• _OBJECTIVE_:
Report each line in the records below that contains the word "ground", copying the whole line. Matches must have the same case.

• _GIVEN RECORDS_:
_ _ _ _ _ _ _

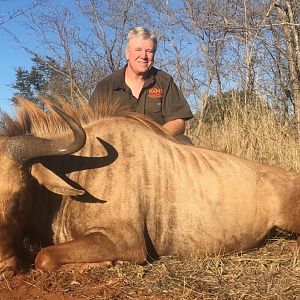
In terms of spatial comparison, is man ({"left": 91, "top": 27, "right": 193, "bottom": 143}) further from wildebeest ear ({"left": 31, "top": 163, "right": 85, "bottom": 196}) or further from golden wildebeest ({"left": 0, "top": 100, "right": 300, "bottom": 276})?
wildebeest ear ({"left": 31, "top": 163, "right": 85, "bottom": 196})

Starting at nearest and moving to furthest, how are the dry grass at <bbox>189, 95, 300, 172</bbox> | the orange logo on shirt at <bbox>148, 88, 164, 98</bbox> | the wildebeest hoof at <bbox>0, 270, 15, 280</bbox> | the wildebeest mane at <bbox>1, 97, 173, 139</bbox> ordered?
the wildebeest hoof at <bbox>0, 270, 15, 280</bbox>, the wildebeest mane at <bbox>1, 97, 173, 139</bbox>, the orange logo on shirt at <bbox>148, 88, 164, 98</bbox>, the dry grass at <bbox>189, 95, 300, 172</bbox>

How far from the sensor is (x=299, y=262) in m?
3.42

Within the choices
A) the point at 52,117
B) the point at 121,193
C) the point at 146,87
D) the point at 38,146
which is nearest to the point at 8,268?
the point at 38,146

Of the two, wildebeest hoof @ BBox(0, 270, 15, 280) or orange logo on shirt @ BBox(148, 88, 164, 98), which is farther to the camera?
orange logo on shirt @ BBox(148, 88, 164, 98)

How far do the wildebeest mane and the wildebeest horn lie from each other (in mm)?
369

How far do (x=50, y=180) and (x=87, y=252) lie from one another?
1.77 ft

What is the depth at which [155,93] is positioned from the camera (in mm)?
5375

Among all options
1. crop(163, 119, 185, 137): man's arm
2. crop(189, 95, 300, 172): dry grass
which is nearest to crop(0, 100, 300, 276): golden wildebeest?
crop(163, 119, 185, 137): man's arm

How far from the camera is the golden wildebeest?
322 cm

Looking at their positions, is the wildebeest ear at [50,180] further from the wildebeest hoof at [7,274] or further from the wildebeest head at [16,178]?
the wildebeest hoof at [7,274]

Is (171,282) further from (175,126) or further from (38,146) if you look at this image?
(175,126)

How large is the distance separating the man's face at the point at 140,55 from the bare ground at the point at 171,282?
2360 millimetres

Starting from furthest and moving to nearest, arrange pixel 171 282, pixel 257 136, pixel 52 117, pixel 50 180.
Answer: pixel 257 136, pixel 52 117, pixel 50 180, pixel 171 282

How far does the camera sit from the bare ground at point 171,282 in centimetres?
283
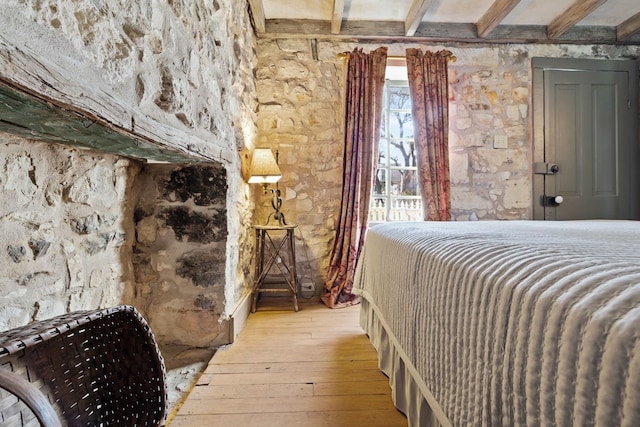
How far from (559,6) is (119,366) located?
4043 mm

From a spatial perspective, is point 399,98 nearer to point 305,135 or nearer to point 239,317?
point 305,135

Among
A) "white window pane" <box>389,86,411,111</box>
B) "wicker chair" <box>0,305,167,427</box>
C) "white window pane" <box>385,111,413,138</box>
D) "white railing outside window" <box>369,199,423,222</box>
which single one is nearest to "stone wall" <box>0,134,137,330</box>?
"wicker chair" <box>0,305,167,427</box>

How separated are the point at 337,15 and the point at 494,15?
1.39 meters

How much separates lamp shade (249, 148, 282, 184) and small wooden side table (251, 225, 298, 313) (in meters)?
0.40

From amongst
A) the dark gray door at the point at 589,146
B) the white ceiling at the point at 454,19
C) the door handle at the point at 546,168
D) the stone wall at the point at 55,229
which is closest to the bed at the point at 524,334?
the stone wall at the point at 55,229

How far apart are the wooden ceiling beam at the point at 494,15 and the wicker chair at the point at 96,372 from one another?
3378mm

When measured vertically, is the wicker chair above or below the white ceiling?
below

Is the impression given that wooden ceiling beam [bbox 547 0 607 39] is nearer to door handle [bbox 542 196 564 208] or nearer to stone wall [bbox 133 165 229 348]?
door handle [bbox 542 196 564 208]

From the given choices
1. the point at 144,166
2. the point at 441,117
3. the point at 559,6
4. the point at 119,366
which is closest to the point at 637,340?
the point at 119,366

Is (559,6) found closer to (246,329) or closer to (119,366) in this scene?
(246,329)

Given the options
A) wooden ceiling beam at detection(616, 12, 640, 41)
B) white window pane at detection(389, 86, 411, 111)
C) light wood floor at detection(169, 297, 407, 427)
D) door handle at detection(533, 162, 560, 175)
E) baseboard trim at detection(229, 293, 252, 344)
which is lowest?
light wood floor at detection(169, 297, 407, 427)

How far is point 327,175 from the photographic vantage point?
3184 mm

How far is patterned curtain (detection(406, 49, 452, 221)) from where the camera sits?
3.10 metres

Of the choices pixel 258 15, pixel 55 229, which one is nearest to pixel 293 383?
pixel 55 229
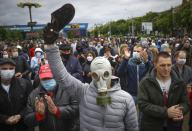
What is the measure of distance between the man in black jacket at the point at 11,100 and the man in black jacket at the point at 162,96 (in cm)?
180

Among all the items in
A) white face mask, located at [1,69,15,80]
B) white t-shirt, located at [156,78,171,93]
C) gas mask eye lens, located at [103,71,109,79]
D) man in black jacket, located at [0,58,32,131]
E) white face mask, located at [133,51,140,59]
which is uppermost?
gas mask eye lens, located at [103,71,109,79]

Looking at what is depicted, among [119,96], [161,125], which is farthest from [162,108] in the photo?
[119,96]

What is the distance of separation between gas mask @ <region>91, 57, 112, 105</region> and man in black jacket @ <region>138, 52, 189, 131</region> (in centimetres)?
127

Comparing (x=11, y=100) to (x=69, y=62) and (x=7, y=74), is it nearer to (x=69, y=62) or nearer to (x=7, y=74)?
(x=7, y=74)

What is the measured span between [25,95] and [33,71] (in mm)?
4547

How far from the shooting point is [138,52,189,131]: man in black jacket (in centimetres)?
455

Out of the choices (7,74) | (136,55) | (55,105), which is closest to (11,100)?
(7,74)

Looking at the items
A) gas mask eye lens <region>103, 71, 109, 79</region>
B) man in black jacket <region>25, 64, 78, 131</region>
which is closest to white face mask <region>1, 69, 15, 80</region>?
man in black jacket <region>25, 64, 78, 131</region>

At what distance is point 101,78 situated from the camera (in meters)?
3.34

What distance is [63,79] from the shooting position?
11.3ft

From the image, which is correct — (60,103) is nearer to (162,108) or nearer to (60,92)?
(60,92)

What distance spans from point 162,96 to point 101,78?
1525 mm

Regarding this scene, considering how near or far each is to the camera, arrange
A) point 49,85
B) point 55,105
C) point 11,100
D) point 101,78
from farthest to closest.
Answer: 1. point 11,100
2. point 49,85
3. point 55,105
4. point 101,78

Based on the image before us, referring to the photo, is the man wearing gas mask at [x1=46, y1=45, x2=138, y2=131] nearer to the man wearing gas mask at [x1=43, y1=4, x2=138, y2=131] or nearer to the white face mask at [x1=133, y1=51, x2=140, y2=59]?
the man wearing gas mask at [x1=43, y1=4, x2=138, y2=131]
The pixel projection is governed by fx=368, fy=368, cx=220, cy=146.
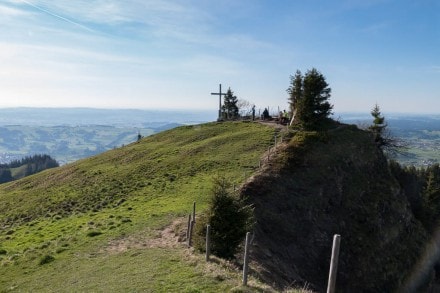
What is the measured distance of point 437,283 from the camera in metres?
46.3

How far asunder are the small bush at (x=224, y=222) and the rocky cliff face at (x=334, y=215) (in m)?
3.98

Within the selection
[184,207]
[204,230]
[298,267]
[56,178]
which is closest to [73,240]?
[184,207]

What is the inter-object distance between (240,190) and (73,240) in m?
13.9

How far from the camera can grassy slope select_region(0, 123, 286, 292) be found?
17609 mm

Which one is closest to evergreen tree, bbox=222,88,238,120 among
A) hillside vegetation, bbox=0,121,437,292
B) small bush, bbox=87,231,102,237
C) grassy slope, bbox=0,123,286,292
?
grassy slope, bbox=0,123,286,292

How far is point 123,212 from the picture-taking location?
33.5 m

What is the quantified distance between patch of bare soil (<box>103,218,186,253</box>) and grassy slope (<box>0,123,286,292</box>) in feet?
0.70

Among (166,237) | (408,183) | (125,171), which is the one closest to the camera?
(166,237)

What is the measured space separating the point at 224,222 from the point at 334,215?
777 inches

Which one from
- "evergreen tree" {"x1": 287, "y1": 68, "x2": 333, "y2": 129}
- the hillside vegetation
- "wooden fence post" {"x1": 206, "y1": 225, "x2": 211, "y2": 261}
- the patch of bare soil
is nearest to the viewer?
"wooden fence post" {"x1": 206, "y1": 225, "x2": 211, "y2": 261}

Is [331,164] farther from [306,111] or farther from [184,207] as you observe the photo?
[184,207]

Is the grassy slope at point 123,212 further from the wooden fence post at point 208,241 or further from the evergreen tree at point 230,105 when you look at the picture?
the evergreen tree at point 230,105

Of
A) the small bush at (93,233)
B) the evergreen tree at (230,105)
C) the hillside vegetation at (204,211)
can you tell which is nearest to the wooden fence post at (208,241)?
the hillside vegetation at (204,211)

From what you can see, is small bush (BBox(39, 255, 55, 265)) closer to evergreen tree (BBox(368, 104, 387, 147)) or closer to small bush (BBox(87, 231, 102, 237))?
small bush (BBox(87, 231, 102, 237))
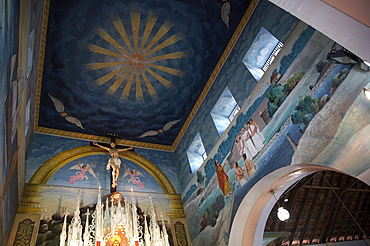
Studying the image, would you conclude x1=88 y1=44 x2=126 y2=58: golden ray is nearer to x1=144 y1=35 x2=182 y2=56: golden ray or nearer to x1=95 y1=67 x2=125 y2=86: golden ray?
x1=95 y1=67 x2=125 y2=86: golden ray

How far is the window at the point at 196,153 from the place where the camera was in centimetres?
1322

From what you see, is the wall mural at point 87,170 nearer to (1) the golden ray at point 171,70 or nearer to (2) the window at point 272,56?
(1) the golden ray at point 171,70

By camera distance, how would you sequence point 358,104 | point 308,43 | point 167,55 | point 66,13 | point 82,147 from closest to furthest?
point 358,104
point 308,43
point 66,13
point 167,55
point 82,147

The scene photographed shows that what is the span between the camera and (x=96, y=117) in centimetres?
1328

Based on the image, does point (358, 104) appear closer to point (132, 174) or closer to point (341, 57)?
point (341, 57)

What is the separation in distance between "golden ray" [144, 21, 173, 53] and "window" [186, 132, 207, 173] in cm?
468

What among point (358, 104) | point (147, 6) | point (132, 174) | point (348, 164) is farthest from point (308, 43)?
point (132, 174)

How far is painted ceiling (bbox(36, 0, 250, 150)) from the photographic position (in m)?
10.1

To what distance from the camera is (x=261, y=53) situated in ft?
33.8

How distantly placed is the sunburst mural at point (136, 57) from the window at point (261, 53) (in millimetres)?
2810

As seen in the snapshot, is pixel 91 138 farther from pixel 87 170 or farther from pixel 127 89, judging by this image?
pixel 127 89

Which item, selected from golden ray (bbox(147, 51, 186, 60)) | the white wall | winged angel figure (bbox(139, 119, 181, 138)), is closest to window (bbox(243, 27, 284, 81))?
golden ray (bbox(147, 51, 186, 60))

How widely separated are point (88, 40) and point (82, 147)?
17.3 ft

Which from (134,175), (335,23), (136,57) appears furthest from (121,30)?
(335,23)
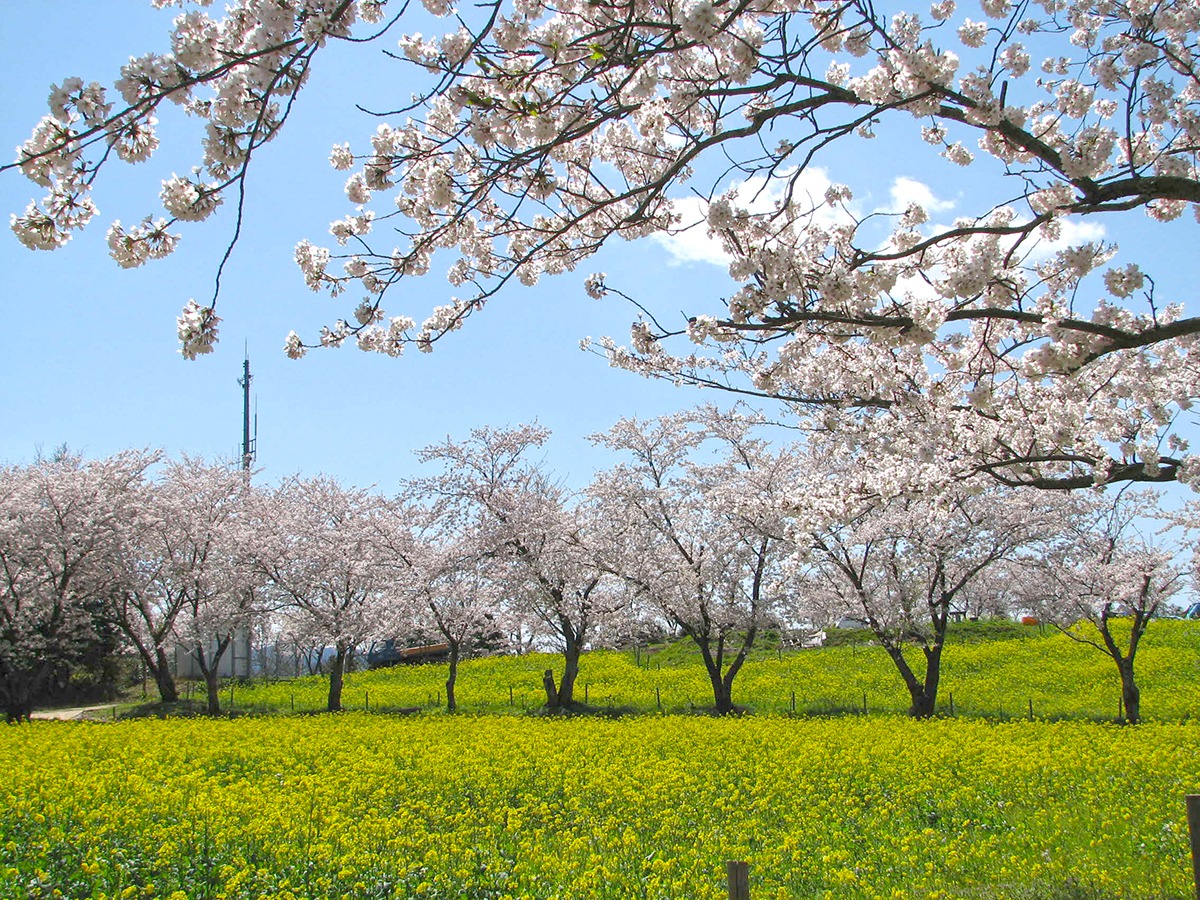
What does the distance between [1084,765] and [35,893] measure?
12.7 meters

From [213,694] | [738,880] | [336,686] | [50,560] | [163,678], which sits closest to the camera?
[738,880]

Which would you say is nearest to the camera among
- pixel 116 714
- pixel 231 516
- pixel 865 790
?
pixel 865 790

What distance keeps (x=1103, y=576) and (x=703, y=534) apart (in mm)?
11153

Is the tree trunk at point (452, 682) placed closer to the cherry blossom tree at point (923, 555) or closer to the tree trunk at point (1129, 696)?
the cherry blossom tree at point (923, 555)

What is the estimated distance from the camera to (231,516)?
30609 mm

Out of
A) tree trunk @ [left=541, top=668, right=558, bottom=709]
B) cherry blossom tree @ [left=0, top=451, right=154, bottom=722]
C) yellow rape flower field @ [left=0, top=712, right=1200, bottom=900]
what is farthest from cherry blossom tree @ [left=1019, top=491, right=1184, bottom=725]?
cherry blossom tree @ [left=0, top=451, right=154, bottom=722]

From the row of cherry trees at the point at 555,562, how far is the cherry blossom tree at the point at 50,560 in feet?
0.23

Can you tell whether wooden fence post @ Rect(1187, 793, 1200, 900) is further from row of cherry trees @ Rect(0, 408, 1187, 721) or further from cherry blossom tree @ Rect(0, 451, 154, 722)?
cherry blossom tree @ Rect(0, 451, 154, 722)

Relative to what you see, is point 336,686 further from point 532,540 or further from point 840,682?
point 840,682

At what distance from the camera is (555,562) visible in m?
25.1

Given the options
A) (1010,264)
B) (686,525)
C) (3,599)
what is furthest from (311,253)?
(3,599)

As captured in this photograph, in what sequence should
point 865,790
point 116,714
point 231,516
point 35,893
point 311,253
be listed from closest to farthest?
point 311,253, point 35,893, point 865,790, point 116,714, point 231,516

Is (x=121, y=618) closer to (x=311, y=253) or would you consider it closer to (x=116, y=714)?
(x=116, y=714)

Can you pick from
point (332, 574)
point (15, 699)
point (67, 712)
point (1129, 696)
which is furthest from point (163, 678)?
point (1129, 696)
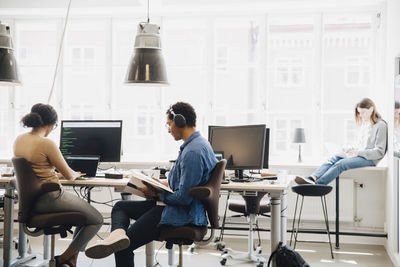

_ _ _ _ _ _ _

• _SOLUTION FOR THIS PROBLEM_:
How large is the distance separating the man's face at the point at 140,55 from the bare ground at the point at 171,282?
How far does the camera sit from the bare ground at point 171,282 in centimetres?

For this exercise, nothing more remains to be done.